The FOMC's polices were designed to put downward pressure on long term interest rates and mortgage rates. Despite the Fed's polices, interest rates on long term Treasuries and mortgage rates have risen considerably over the past two months. Both were driven higher because markets were afraid the Fed will announce an end to their purchases.



No Changes in FOMC Accommodative Stance of Monetary PolicyEven though the Fed announced in the statement that they would continue to buy MBS and Treasuries, interest rates are still rising. 10 year Treasury yields closed last Friday at 2.14 percent. Right after the FOMC's statement was released on June 19, 10 year yields spiked but settled down and closed at 2.20 percent, 1 basis points higher than the day before.

10 Year Bond Yields Move Sharply Higher Today


As of June 20 at 1:30 PM 10 year yields are rising sharply again. The current 10 year yield is at 2.43 percent, up 13 basis points from yesterday's closing. Although treasury yields have starting moving higher, fixed long term mortgage interest rates have fallen for the first time in seven weeks but the declines are only temporary.

In this in this week's Primary Mortgage Market Survey, released by Freddie Mac, average 30 year mortgage rates declined to 3.93 percent, down from last week's average of 3.98 percent. Average 15 year rates declined to 3.04 percent, down from last week's average of 3.10 percent.

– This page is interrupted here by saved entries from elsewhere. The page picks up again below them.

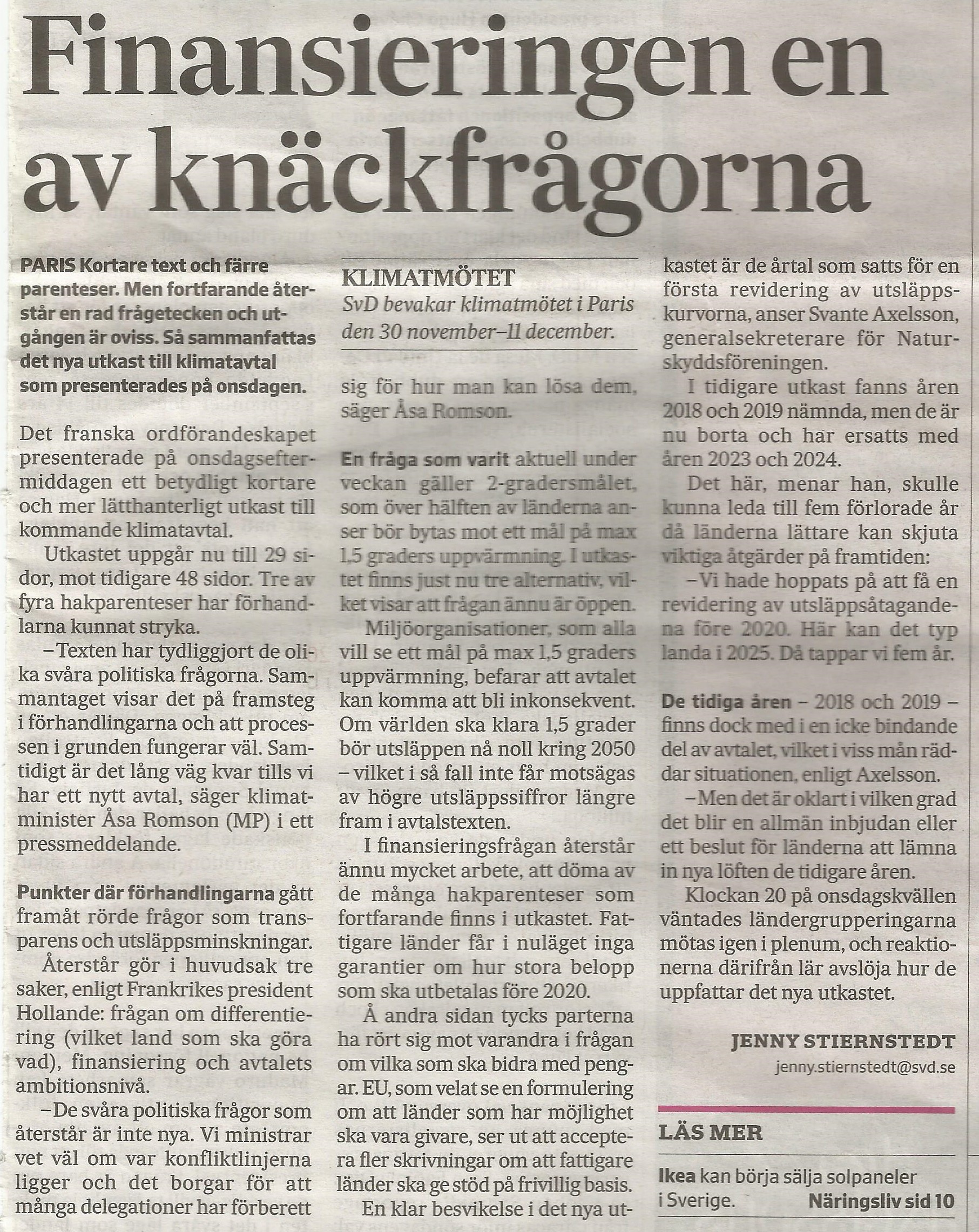 Finansieringen en av knäckfrågorna

PARIS Kortare text och färre parenteser. Men fortfarande återstår en rad frågetecken och utgången är oviss. Så sammanfattas det nya utkast till klimatavtal som presenterades på onsdagen.

Det franska ordförandeskapet presenterade på onsdagseftermiddagen ett betydligt kortare och mer lätthanterligt utkast till kommande klimatavtal.

Utkastet uppgår nu till 29 sidor, mot tidigare 48 sidor. Tre av fyra hakparenteser har förhandlarna kunnat stryka.

–Texten har tydliggjort de olika svåra politiska frågorna. Sammantaget visar det på framsteg i förhandlingarna och att processen i grunden fungerar väl. Samtidigt är det lång väg kvar tills vi har ett nytt avtal, säger klimatminister Åsa Romson (MP) i ett pressmeddelande.

Punkter där förhandlingarna gått framåt rörde frågor som transparens och utsläppsminskningar.

Återstår gör i huvudsak tre saker, enligt Frankrikes president Hollande: frågan om differentiering (vilket land som ska göra vad), finansiering och avtalets ambitionsnivå.

–De svåra politiska frågor som återstår är inte nya. Vi ministrar vet väl om var konfliktlinjerna ligger och det borgar för att många delegationer har förberett

KLIMATMÖTET
SvD bevakar klimatmötet i Paris den 30 november–11 december.

sig för hur man kan lösa dem, säger Åsa Romson.

En fråga som varit aktuell under veckan gäller 2-gradersmålet, som över hälften av länderna anser bör bytas mot ett mål på max 1,5 graders uppvärmning. I utkastet finns just nu tre alternativ, vilket visar att frågan ännu är öppen.

Miljöorganisationer, som alla vill se ett mål på max 1,5 graders uppvärmning, befarar att avtalet kan komma att bli inkonsekvent. Om världen ska klara 1,5 grader bör utsläppen nå noll kring 2050 – vilket i så fall inte får motsägas av högre utsläppssiffror längre fram i avtalstexten.

I finansieringsfrågan återstår ännu mycket arbete, att döma av de många hakparenteser som fortfarande finns i utkastet. Fattigare länder får i nuläget inga garantier om hur stora belopp som ska utbetalas före 2020.

Å andra sidan tycks parterna ha rört sig mot varandra i frågan om vilka som ska bidra med pengar. EU, som velat se en formulering om att länder som har möjlighet ska vara givare, ser ut att acceptera fler skrivningar om att fattigare länder ska ge stöd på frivillig basis.

En klar besvikelse i det nya utkastet är de årtal som satts för en första revidering av utsläppskurvorna, anser Svante Axelsson, generalsekreterare för Naturskyddsföreningen.

I tidigare utkast fanns åren 2018 och 2019 nämnda, men de är nu borta och har ersatts med åren 2023 och 2024.

Det här, menar han, skulle kunna leda till fem förlorade år då länderna lättare kan skjuta viktiga åtgärder på framtiden:

–Vi hade hoppats på att få en revidering av utsläppsåtagandena före 2020. Här kan det typ landa i 2025. Då tappar vi fem år.

De tidiga åren – 2018 och 2019 – finns dock med i en icke bindande del av avtalet, vilket i viss mån räddar situationen, enligt Axelsson.

–Men det är oklart i vilken grad det blir en allmän inbjudan eller ett beslut för länderna att lämna in nya löften de tidigare åren.

Klockan 20 på onsdagskvällen väntades ländergrupperingarna mötas igen i plenum, och reaktionerna därifrån lär avslöja hur de uppfattar det nya utkastet.

JENNY STIERNSTEDT
jenny.stiernstedt@svd.se

LÄS MER
Ikea kan börja sälja solpaneler i Sverige. Näringsliv sid 10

Future Short Term Direction of Mortgage Rates


The decline in average mortgage rates will be short lived since mortgage rates are tied to 10 year U.S. Treasury yields. When yields move higher on Treasuries, mortgage rates also move higher. With current 10 year yields closing in at 2.50 percent we could see 30 year mortgage rates increase to 4.25 percent sometime this weekend. 15 year rates could move as high as 3.25 percent.

Bond yields and mortgage rates are moving higher but the same can't be said for deposit rates. Until the FOMC increases the Fed funds rate, deposit rates will remain low. Right now the best 12 month CD rates in our rate database are at 1.04 percent with an APY of 1.05 percent. The best savings rates are at 0.90 percent and the best money market rates are at 0.89 percent.

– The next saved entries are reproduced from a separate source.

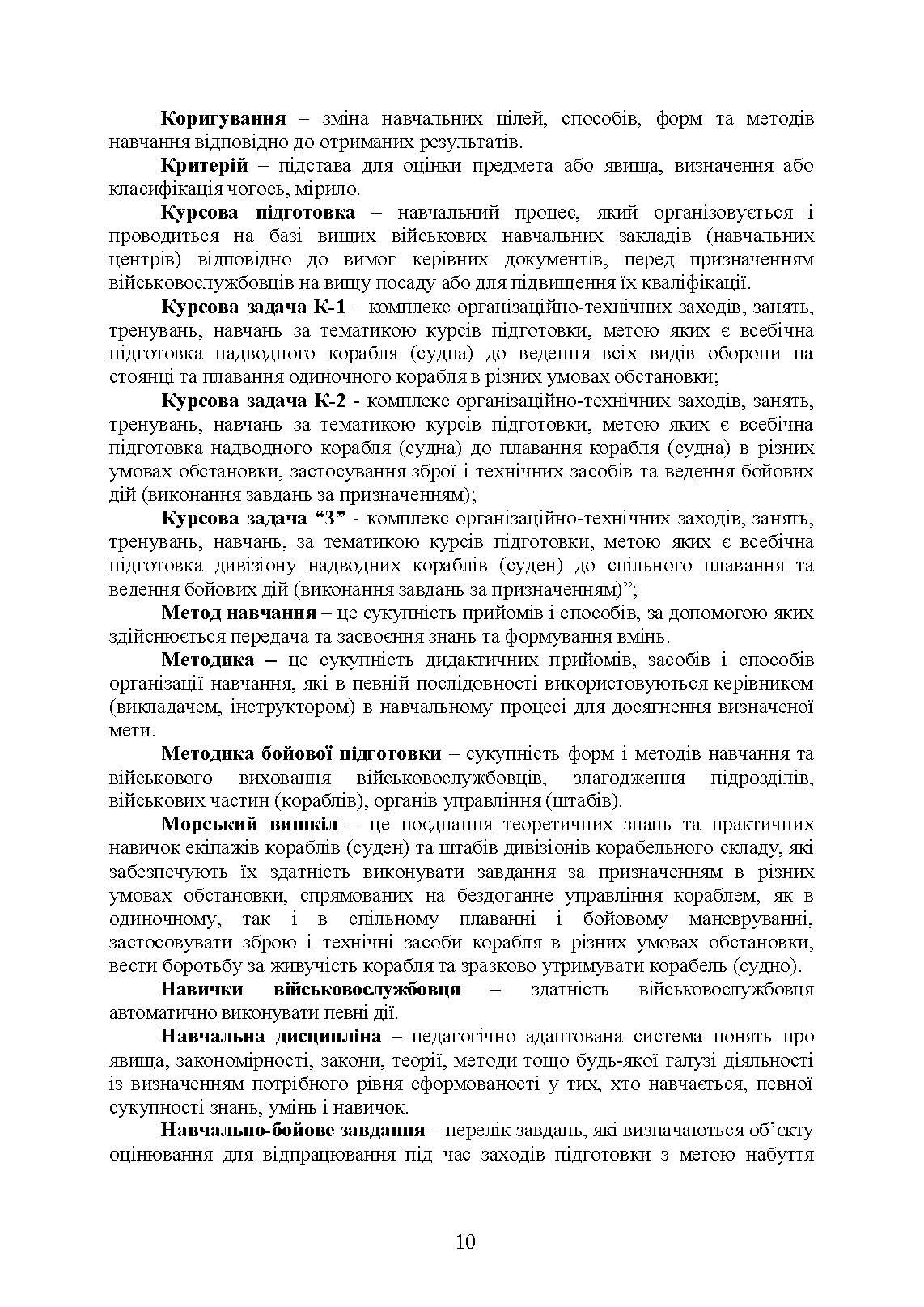 Коригування – зміна навчальних цілей, способів, форм та методів навчання відповідно до отриманих результатів.

Критерій – підстава для оцінки предмета або явища, визначення або класифікація чогось, мірило.

Курсова підготовка – навчальний процес, який організовується і проводиться на базі вищих військових навчальних закладів (навчальних центрів) відповідно до вимог керівних документів, перед призначенням військовослужбовців на вищу посаду або для підвищення їх кваліфікації.

Курсова задача К-1 – комплекс організаційно-технічних заходів, занять, тренувань, навчань за тематикою курсів підготовки, метою яких є всебічна підготовка надводного корабля (судна) до ведення всіх видів оборони на стоянці та плавання одиночного корабля в різних умовах обстановки;

Курсова задача К-2 - комплекс організаційно-технічних заходів, занять, тренувань, навчань за тематикою курсів підготовки, метою яких є всебічна підготовка надводного корабля (судна) до плавання корабля (судна) в різних умовах обстановки, застосування зброї і технічних засобів та ведення бойових дій (виконання завдань за призначенням);

Курсова задача “З” - комплекс організаційно-технічних заходів, занять, тренувань, навчань, за тематикою курсів підготовки, метою яких є всебічна підготовка дивізіону надводних кораблів (суден) до спільного плавання та ведення бойових дій (виконання завдань за призначенням)”;

Метод навчання – це сукупність прийомів і способів, за допомогою яких здійснюється передача та засвоєння знань та формування вмінь.

Методика – це сукупність дидактичних прийомів, засобів і способів організації навчання, які в певній послідовності використовуються керівником (викладачем, інструктором) в навчальному процесі для досягнення визначеної мети.

Методика бойової підготовки – сукупність форм і методів навчання та військового виховання військовослужбовців, злагодження підрозділів, військових частин (кораблів), органів управління (штабів).

Морський вишкіл – це поєднання теоретичних знань та практичних навичок екіпажів кораблів (суден) та штабів дивізіонів корабельного складу, які забезпечують їх здатність виконувати завдання за призначенням в різних умовах обстановки, спрямованих на бездоганне управління кораблем, як в одиночному, так і в спільному плаванні і бойовому маневруванні, застосовувати зброю і технічні засоби корабля в різних умовах обстановки, вести боротьбу за живучість корабля та зразково утримувати корабель (судно).

Навички військовослужбовця – здатність військовослужбовця автоматично виконувати певні дії.

Навчальна дисципліна – педагогічно адаптована система понять про явища, закономірності, закони, теорії, методи тощо будь-якої галузі діяльності із визначенням потрібного рівня сформованості у тих, хто навчається, певної сукупності знань, умінь і навичок.

Навчально-бойове завдання – перелік завдань, які визначаються об’єкту оцінювання для відпрацювання під час заходів підготовки з метою набуття

10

Equity Markets Tumble as Bond Yields Soar


Higher bond yields and the possibility of the end ending their purchases is causing the equity markets to tumble right now. All three major indices are down almost 2 percent. The Dow is down over 225 points, the S&P 500 is down 28 points and the NASDAQ is down almost 60 points. I believe the markets are reading to much into the FOMC's policy statement, the purchases will end one day but not anytime soon.

We will continue to see a spike in long term rates but the higher rates move up the longer the Fed will continue to by these assets. In the Fed's statement they said:
"The Committee sees the downside risks to the outlook for the economy and the labor market as having diminished since the fall"

The economy is looking better than last fall but by no means is on a tear that would cause long term interest rates to spike as much as they have. The higher the markets send rates, the longer the Fed will continue to buy these assets to force rates lower. As the saying goes, "you can't fight the Fed", so come this time next month long term rates will be lower than current levels.